4. O sócio que tenha possibilidade, ou por força de disposições contratuais ou pelo número de votos de que dispõe, só por si ou juntamente com pessoas a quem esteja ligado por acordos parassociais de destituir ou fazer destituir gerente, administrador ou membro de órgão de fiscalização e pelo uso da sua influência determine essa pessoa a praticar ou omitir um ato responde solidariamente com ela, caso esta, por tal ato ou omissão, incorra em responsabilidade para com a sociedade ou sócios, nos termos desta lei».
No que concerne ao artigo 78º, nº1 do mesmo Código, estipula tal normativo que os gerentes ou administradores respondem para com os credores da sociedade quando, pela inobservância culposa das disposições legais ou contratuais destinadas à proteção destes, o património social se torne insuficiente para a satisfação dos respetivos créditos.
Já o artigo 79º, nº1, estatui que os gerentes ou administradores respondem, também, nos termos gerais, para com os sócios e terceiros, pelos danos que diretamente lhes causarem no exercício das suas funções.
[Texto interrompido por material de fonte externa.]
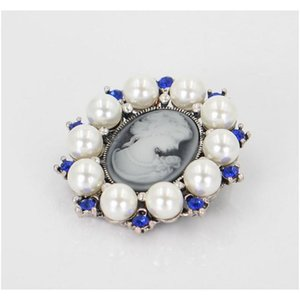 Wholesale cameo resale online - Women Vintage Sparkle Rhinestone Crystal Studded Cameo Victoria Queen Head Brooch Retro Cameo Suit Lapel Pins Jew sqciQF queen66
Sobre o específico regime da responsabilidade dos gerentes pelos créditos dos trabalhadores derivados duma relação de trabalho ao serviço das sociedades que gerem, já se pronunciou o Supremo Tribunal de Justiça no seu Douto Acórdão de 24 de novembro de 2011, P. 3365/04.1TTLSB.L1.S1, disponível em www.dgsi.pt, no qual se refere:
«O art.º 78.º, n.º 1 do CSC prevê expressamente a responsabilidade civil dos gerentes, administradores ou diretores perante os credores sociais.
Esta responsabilização depende da verificação de dois requisitos:
a) Inobservância de disposições legais ou contratuais destinadas à proteção dos credores sociais;
b) Insuficiência do património social para a satisfação dos respetivos créditos.
O primeiro pressuposto refere-se à ilicitude e à culpa, ou seja, deve tratar-se de uma violação culposa de normas legais ou contratuais destinadas à proteção dos credores sociais.
Esta modalidade de responsabilidade civil é de natureza extracontratual e situa-se no quadro da chamada responsabilidade pela violação de normas de proteção, prevista no art.º 483.º, n.º 1 do C. Civil. As normas de proteção relevantes são aquelas que protegem a função de garantia do capital social para os credores sociais. (…)
A responsabilidade direta dos administradores só surge quando a inobservância culposa das normas de proteção provoque uma insuficiência patrimonial. (…)
Nos termos do art.º 79.º, n.º 1 do CSC, os gerentes respondem, nos termos gerais, para com terceiros, pelos danos que diretamente lhes causarem no exercício das suas funções.
Esta norma prevê uma responsabilidade extracontratual por factos ilícitos, nos termos do art.º 483.º, n.º 1 do C. Civil, norma jurídica, segundo a qual “Aquele que, com dolo ou mera culpa, violar ilicitamente o direito de outrem ou qualquer disposição legal destinada a proteger interesses alheios fica obrigado a indemnizar o lesado pelos danos resultantes da violação”.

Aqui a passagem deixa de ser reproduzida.